The President regrettably mentioned that, these are the only methods by which the Court can enforce its judgments. The Court cannot go beyond the Supplementary Protocol which does not make provision for local remedies. He stated that most member states have refused to ratify the ECOWAS Protocol on Democracy and Good Governance which obliges states to adopt practical modalities for the enforcement of the rule of law, human rights, justice and good governance. Under this Protocol, dictatorship rulers would have been held to account.
Another contentious issue raised is the refusal of the Court to try customary law matters. It was deliberated that most cases in Africa hinge on customary law therefore the jurisdiction of the Court must cover customary law cases that are repugnant to natural justice and good conscience. The President replied that customary law is reflected in the African Charter on Human and Peoples Rights beyond that the Court does not have the competence to try customary law cases and any matter outside its jurisdiction will be thrown out. That notwithstanding, he encouraged individual and groups, especially women, and also juridical persons to institute an action under Art.10 (b) of the Supplementary Protocol. In addition, they can also utilize other relevant human rights instruments in order to exercise their civic rights or seek redress in this Court as gender issues were properly taken care of under Art. 18 of the African Charter and the Court has earlier taken cognizance of international customary law.

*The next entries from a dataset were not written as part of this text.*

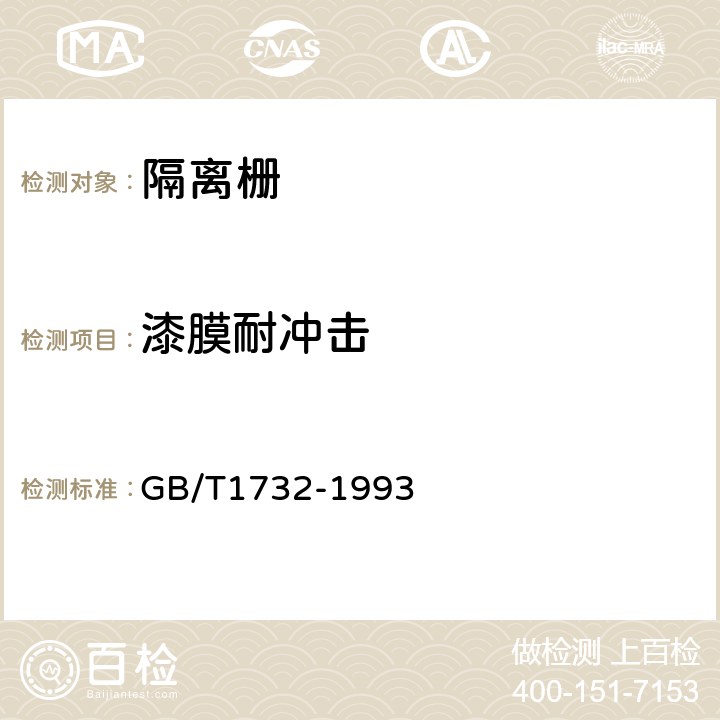 漆膜耐冲击 漆膜耐冲击测定法 GB/T1732-1993 5.4.2.8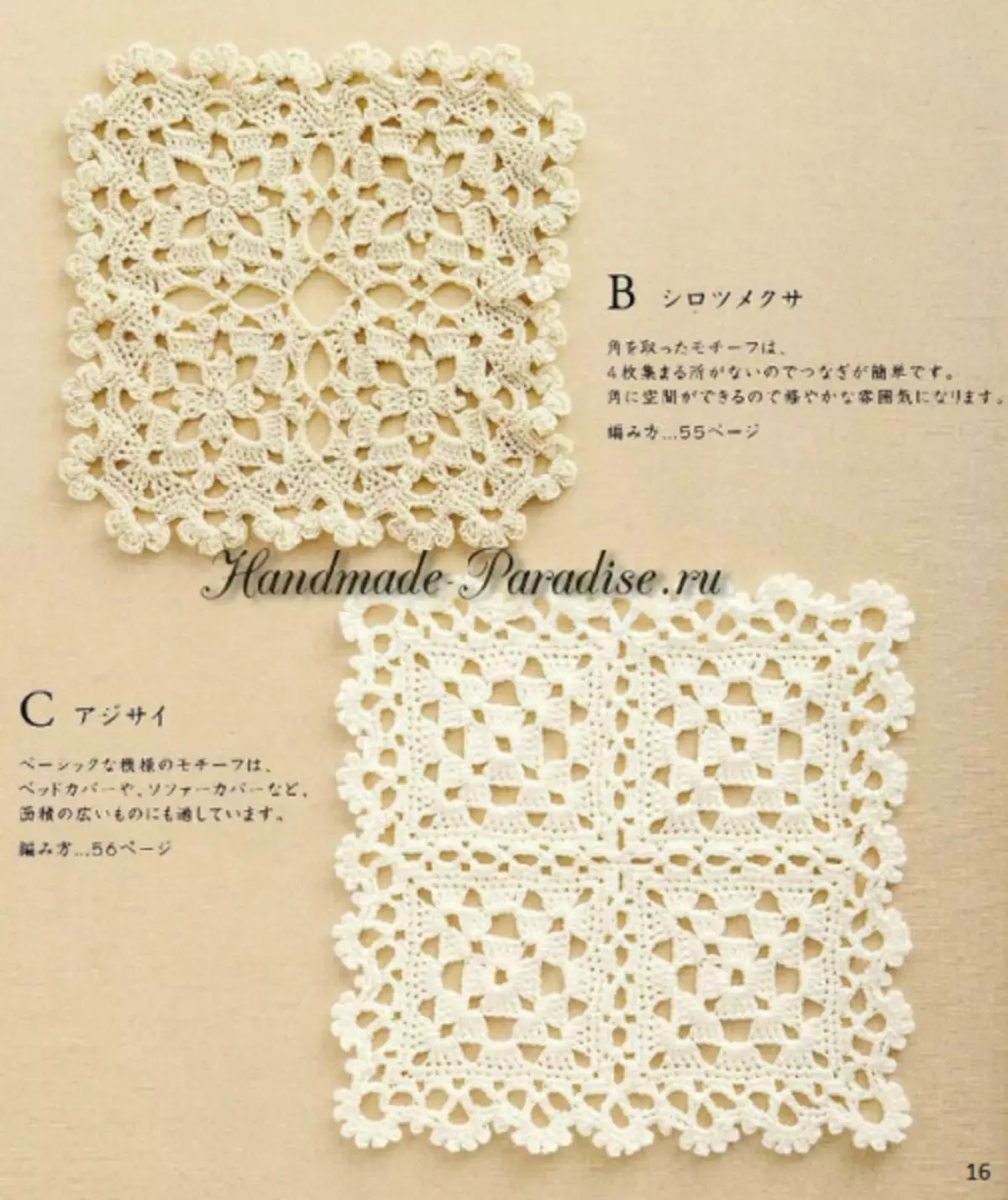 დეკორატიული crochet. იაპონიის ჟურნალი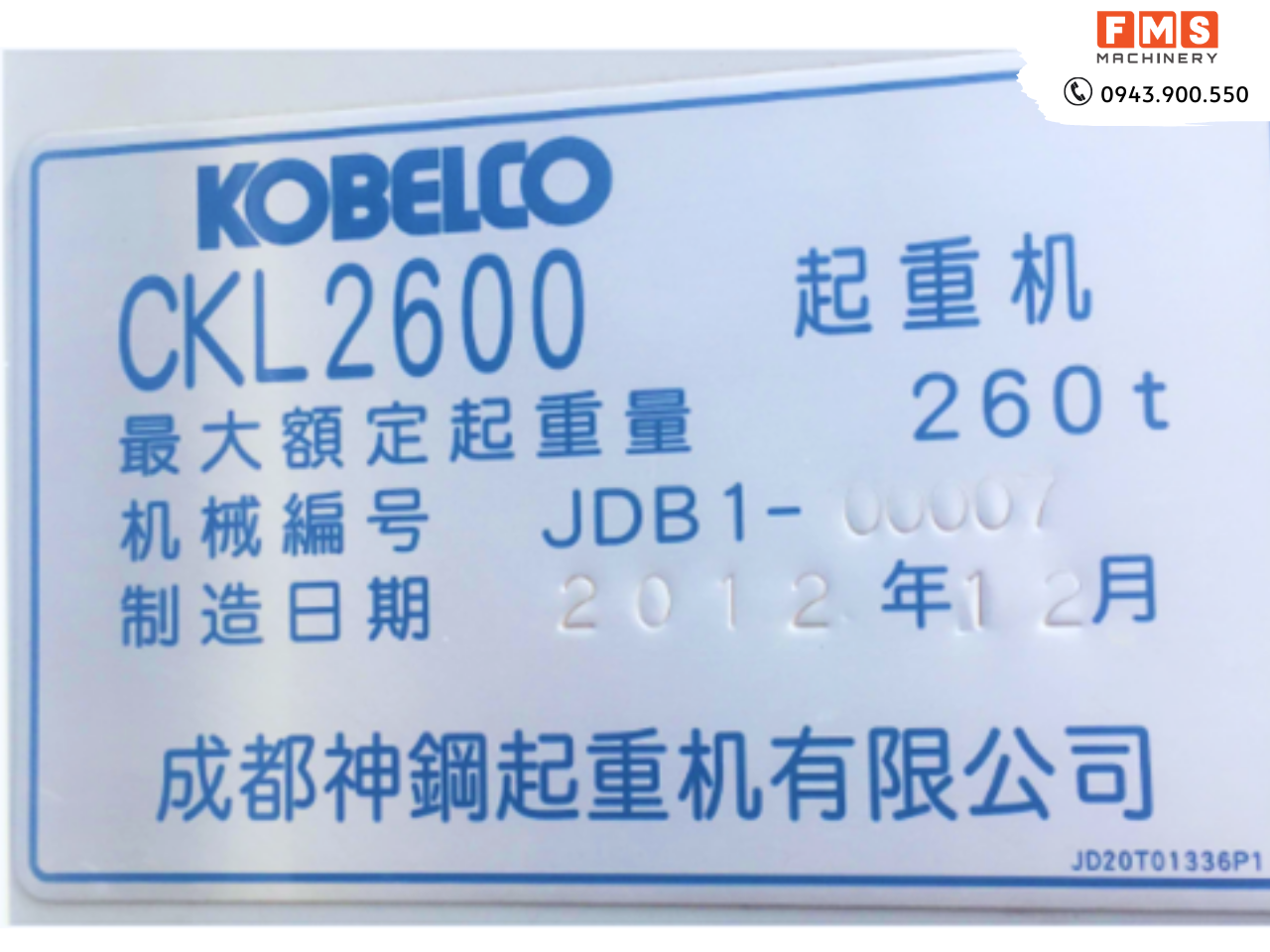 Cẩu  bánh xích 260 tấn Kobelco CKL2600 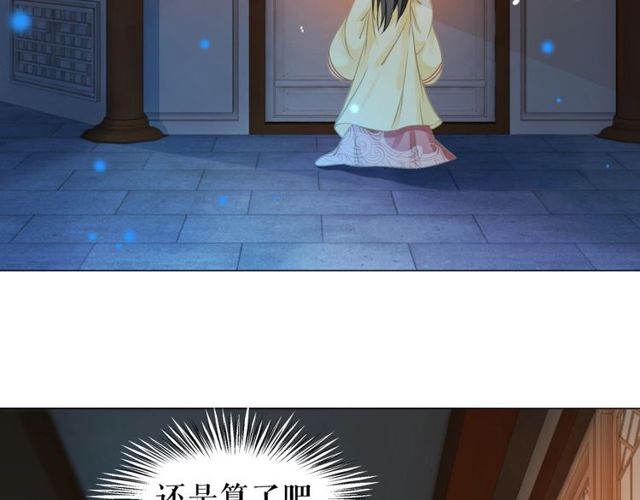 第62话 我会给你最盛大的婚礼43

Participants asked how the majority of poverty-stricken Africans can access the Court. The facilitators informed the participants that a separate fund has been kept solely for that reason. The question of who should benefit from that fund then arose? It was agreed that, in order to protect the interest of indigent litigants the ECOWAS Secretariat should collaborate with WABA to set up legal aid centres in every member state. This centre will have a panel and laid down criteria to determine individual applications. The panel initially decides which cases are eligible and compile them for funding. After which an application will be made to WABA and they will have the final say on the eligibility of applicants. The selected cases will be funded by the legal aid council which will include costs for transportation, accommodation of indigent litigants and even lawyers fees. In the interim the Court may also assign indigents victims of human right violations to some lawyers on a pro bono basis.
Another salient issue discussed was regarding the qualification of lawyers, agents or advisers that may wish to make an appearance on behalf of their client(s) before the Court. Chapter VI of the Rules of Procedure of the Community Court states that, anyone wishing to make a representation must lodge a practicing certificate at the Office of the Registrar, certifying that he/she has the authority to practice in a member state or another state which is a party to the Treaty. Furthermore, there are hosts of other written and oral procedures enshrined in the Rules of Procedure that the legal practitioner should strictly abide by. In a bid to facilitate communication and eventually enhance speedy hearings, the President urged lawyers to adopt the current practice in other international tribunals wherein applications, briefs and depositions of witnesses are tendered to the Court via the internet.
Finally the President admonished lawyers to be innovative in enforcing the human and civic rights of their clients. Making reference to civil resistance, the President indicated how successful the Nigerian Bar Association’s strike was in ensuring that the Government and its officials adhere to court orders. This was a bright example of how the civil society can go in ensuring accountability and the rule of law.